▸ Task requirements
Look through the records below for the line with "genus: Felis". Return that line and each one after it up to and including the line with "common name: blue wildebeest", exactly.

▸ Available data
* * * *

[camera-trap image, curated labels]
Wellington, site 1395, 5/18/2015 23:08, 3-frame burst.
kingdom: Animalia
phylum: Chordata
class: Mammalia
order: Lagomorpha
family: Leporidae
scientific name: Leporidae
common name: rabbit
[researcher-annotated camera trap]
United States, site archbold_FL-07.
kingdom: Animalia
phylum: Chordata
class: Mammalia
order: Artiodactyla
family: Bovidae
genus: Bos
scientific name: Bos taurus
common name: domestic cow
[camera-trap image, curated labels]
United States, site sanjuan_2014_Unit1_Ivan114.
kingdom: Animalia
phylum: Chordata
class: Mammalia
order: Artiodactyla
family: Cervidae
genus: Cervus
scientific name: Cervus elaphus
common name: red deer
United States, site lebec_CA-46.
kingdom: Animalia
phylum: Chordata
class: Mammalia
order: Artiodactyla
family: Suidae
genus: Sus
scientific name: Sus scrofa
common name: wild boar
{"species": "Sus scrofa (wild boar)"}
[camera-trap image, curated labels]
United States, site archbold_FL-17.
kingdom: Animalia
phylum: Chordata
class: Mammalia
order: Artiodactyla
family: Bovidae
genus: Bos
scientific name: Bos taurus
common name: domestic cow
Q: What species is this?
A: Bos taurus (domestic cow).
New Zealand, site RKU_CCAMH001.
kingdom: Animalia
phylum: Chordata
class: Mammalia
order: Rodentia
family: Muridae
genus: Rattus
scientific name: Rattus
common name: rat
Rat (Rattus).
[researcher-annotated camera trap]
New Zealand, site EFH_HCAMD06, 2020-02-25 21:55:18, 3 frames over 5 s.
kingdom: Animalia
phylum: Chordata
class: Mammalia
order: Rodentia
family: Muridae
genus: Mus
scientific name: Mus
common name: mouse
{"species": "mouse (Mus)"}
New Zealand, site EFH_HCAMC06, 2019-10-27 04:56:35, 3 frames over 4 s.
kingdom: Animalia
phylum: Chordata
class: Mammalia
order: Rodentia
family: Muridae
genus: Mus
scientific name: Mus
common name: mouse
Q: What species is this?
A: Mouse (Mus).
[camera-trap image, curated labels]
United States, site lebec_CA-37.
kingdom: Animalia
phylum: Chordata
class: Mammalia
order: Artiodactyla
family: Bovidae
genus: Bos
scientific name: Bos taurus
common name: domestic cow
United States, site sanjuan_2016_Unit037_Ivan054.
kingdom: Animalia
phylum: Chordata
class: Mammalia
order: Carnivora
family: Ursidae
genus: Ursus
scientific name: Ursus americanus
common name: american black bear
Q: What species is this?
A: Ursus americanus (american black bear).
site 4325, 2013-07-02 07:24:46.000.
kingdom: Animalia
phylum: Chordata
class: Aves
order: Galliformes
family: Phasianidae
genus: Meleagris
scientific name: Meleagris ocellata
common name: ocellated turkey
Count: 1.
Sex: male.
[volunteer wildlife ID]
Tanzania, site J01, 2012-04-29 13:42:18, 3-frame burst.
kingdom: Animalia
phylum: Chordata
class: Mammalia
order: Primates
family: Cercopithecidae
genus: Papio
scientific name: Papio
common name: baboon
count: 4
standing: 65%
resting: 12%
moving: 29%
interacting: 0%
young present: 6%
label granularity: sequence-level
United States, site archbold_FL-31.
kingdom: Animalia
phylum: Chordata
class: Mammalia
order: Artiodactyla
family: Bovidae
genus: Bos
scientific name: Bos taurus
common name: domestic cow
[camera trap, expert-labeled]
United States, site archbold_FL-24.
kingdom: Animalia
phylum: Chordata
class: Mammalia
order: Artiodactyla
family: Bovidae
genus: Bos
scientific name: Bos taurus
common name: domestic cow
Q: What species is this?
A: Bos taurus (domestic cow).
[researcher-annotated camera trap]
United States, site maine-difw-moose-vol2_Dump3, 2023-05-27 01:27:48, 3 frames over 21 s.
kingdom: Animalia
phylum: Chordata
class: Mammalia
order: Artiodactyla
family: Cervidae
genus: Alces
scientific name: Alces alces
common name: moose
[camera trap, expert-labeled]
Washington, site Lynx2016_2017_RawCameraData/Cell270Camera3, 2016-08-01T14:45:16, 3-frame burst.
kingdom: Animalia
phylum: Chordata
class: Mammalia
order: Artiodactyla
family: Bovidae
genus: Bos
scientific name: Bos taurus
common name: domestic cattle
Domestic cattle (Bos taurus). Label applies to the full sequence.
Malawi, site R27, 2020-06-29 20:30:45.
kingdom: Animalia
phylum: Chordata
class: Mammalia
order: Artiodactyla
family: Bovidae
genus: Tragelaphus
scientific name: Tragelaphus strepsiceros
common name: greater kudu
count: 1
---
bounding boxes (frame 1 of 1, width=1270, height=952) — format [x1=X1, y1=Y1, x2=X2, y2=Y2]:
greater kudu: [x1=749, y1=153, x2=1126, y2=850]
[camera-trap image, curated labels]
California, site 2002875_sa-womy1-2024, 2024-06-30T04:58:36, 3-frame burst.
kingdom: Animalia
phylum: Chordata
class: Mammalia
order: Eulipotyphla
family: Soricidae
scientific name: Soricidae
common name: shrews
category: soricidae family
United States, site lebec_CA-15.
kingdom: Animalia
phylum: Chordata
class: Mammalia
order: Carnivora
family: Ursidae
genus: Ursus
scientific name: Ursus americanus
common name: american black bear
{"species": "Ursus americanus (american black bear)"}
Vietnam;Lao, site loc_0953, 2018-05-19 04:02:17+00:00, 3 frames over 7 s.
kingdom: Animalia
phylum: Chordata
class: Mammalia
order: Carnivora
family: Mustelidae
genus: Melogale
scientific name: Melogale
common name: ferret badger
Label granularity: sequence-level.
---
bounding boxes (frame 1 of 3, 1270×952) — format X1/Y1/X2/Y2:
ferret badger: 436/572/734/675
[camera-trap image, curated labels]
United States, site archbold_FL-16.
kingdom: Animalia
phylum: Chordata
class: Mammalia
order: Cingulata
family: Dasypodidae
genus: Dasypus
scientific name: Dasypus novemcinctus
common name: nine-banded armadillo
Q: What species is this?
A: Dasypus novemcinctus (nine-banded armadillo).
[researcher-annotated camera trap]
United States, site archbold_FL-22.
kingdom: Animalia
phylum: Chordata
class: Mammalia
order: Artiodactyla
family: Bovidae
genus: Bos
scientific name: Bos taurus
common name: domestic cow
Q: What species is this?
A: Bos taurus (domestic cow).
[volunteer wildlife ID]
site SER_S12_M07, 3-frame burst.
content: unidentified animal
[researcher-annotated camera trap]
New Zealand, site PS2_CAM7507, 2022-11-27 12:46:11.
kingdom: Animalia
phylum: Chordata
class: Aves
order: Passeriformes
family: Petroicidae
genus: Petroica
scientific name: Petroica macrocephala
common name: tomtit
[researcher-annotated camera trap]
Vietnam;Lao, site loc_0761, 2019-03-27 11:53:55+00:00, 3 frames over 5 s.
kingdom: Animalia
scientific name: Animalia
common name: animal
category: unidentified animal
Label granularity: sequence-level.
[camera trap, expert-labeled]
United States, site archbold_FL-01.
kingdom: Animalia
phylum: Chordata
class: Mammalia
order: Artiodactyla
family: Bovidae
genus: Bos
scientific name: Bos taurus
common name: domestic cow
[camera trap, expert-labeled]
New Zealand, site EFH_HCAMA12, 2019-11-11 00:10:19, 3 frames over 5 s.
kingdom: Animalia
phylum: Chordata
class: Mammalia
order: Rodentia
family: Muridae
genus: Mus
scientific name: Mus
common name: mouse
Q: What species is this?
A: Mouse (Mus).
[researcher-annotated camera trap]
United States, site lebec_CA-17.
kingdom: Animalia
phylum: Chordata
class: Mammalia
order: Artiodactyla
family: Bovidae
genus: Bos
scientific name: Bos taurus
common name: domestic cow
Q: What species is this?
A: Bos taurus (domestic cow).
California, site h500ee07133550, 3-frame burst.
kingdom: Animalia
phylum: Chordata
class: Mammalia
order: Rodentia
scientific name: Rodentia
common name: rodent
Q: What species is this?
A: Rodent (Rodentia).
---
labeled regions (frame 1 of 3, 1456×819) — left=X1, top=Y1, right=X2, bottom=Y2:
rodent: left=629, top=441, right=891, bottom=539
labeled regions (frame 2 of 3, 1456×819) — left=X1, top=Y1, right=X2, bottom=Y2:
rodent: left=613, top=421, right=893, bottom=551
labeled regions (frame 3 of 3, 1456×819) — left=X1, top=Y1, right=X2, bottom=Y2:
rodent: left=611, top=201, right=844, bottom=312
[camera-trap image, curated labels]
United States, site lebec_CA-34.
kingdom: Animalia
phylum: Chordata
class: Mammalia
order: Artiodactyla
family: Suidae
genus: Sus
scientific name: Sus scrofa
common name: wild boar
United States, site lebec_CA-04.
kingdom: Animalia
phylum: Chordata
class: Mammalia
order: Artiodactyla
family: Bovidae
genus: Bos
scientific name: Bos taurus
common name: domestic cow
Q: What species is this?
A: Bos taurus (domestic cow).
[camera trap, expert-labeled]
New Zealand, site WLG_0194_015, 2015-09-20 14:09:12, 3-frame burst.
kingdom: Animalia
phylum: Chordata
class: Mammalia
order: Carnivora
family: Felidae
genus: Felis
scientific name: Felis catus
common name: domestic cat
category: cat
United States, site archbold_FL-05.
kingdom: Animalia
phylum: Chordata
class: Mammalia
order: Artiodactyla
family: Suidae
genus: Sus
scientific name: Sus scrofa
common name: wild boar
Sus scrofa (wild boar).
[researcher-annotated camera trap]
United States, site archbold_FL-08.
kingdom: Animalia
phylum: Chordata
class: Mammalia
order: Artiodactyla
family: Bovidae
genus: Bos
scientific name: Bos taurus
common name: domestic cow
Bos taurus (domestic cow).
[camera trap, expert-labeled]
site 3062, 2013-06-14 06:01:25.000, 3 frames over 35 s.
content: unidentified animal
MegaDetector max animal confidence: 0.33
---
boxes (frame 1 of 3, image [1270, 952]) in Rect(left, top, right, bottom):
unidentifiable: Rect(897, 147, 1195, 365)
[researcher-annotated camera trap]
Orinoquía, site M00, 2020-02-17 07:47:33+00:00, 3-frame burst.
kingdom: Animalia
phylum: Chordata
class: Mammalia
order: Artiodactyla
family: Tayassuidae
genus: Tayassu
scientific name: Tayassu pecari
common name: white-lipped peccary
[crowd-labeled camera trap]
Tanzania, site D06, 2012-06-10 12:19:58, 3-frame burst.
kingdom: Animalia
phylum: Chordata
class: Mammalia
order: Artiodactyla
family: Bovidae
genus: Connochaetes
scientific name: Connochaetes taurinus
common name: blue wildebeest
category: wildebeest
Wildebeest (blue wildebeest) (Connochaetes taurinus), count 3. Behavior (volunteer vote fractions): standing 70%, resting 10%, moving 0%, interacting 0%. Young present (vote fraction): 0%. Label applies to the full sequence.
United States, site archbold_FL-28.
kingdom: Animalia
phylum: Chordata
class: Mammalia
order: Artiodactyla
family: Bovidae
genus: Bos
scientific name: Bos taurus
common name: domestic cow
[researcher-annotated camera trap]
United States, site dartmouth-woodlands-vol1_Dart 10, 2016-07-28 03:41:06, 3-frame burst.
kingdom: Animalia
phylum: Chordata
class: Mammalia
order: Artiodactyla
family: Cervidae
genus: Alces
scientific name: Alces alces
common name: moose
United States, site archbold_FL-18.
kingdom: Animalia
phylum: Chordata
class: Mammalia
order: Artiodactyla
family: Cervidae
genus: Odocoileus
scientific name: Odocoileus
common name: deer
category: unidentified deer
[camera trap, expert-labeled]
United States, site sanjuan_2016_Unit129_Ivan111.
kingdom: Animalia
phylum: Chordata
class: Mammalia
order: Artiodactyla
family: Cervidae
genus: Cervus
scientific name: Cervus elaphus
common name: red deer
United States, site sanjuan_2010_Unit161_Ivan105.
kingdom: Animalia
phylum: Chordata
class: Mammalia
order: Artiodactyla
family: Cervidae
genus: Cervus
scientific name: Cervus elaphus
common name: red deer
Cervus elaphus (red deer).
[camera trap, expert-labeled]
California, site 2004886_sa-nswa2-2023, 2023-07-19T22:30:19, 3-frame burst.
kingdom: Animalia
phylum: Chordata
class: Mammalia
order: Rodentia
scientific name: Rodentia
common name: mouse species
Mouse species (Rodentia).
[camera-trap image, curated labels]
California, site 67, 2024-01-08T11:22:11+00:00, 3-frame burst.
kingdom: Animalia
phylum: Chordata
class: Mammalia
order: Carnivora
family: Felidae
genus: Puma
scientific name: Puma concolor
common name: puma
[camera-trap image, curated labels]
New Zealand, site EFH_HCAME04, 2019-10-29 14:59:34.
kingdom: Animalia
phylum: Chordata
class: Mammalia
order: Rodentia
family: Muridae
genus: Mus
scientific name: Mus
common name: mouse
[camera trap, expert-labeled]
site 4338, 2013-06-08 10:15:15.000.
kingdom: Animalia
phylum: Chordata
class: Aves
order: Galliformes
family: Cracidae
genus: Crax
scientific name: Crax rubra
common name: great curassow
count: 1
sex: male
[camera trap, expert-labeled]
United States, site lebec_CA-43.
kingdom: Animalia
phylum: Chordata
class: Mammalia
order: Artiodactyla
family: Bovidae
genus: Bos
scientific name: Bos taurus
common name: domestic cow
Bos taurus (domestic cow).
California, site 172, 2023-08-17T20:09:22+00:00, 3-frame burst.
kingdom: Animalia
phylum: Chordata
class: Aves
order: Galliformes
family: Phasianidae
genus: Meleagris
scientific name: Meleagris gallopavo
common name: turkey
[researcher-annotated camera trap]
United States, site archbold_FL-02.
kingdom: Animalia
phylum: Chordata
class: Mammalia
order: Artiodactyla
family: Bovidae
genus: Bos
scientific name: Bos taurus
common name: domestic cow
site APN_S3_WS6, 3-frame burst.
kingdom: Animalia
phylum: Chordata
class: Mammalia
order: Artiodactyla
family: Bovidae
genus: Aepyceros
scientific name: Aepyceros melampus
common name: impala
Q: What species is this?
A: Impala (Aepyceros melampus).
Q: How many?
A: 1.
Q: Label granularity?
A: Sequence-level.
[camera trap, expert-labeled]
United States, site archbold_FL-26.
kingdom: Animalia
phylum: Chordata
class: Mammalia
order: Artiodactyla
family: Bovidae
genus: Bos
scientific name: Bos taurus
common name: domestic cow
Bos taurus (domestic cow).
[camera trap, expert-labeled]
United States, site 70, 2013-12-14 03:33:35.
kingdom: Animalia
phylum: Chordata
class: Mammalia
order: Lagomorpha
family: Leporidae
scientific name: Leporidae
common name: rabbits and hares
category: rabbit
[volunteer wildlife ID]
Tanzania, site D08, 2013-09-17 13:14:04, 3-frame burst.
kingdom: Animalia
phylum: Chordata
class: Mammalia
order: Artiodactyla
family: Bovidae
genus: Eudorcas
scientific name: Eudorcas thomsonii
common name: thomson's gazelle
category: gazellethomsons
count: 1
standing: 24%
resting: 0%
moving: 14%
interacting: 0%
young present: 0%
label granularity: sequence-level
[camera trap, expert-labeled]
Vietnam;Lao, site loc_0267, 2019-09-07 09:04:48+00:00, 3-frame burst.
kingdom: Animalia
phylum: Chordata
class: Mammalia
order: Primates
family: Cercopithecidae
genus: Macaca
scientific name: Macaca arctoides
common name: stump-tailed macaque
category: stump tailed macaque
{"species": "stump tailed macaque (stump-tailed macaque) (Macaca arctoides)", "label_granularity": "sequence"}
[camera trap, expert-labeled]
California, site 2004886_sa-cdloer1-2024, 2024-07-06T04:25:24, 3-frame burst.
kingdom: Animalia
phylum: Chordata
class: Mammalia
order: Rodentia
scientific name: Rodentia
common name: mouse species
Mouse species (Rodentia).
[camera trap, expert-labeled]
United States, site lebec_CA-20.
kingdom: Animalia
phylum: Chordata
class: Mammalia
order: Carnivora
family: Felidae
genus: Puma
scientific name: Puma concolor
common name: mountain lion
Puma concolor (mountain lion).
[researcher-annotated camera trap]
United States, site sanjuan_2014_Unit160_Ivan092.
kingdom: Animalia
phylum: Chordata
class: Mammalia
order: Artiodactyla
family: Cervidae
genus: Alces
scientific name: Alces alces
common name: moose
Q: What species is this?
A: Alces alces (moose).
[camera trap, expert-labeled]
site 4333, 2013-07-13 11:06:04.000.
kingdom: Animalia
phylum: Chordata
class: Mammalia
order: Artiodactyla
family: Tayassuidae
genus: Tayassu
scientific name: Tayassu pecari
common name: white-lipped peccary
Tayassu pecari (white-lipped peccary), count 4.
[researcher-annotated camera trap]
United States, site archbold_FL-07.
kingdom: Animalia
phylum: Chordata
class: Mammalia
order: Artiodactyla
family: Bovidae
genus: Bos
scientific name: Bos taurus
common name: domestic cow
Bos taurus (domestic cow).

* * * *

▸ Solution to the exercise
genus: Felis
scientific name: Felis catus
common name: domestic cat
category: cat
United States, site archbold_FL-05.
kingdom: Animalia
phylum: Chordata
class: Mammalia
order: Artiodactyla
family: Suidae
genus: Sus
scientific name: Sus scrofa
common name: wild boar
Sus scrofa (wild boar).
[researcher-annotated camera trap]
United States, site archbold_FL-08.
kingdom: Animalia
phylum: Chordata
class: Mammalia
order: Artiodactyla
family: Bovidae
genus: Bos
scientific name: Bos taurus
common name: domestic cow
Bos taurus (domestic cow).
[camera trap, expert-labeled]
site 3062, 2013-06-14 06:01:25.000, 3 frames over 35 s.
content: unidentified animal
MegaDetector max animal confidence: 0.33
---
boxes (frame 1 of 3, image [1270, 952]) in Rect(left, top, right, bottom):
unidentifiable: Rect(897, 147, 1195, 365)
[researcher-annotated camera trap]
Orinoquía, site M00, 2020-02-17 07:47:33+00:00, 3-frame burst.
kingdom: Animalia
phylum: Chordata
class: Mammalia
order: Artiodactyla
family: Tayassuidae
genus: Tayassu
scientific name: Tayassu pecari
common name: white-lipped peccary
[crowd-labeled camera trap]
Tanzania, site D06, 2012-06-10 12:19:58, 3-frame burst.
kingdom: Animalia
phylum: Chordata
class: Mammalia
order: Artiodactyla
family: Bovidae
genus: Connochaetes
scientific name: Connochaetes taurinus
common name: blue wildebeest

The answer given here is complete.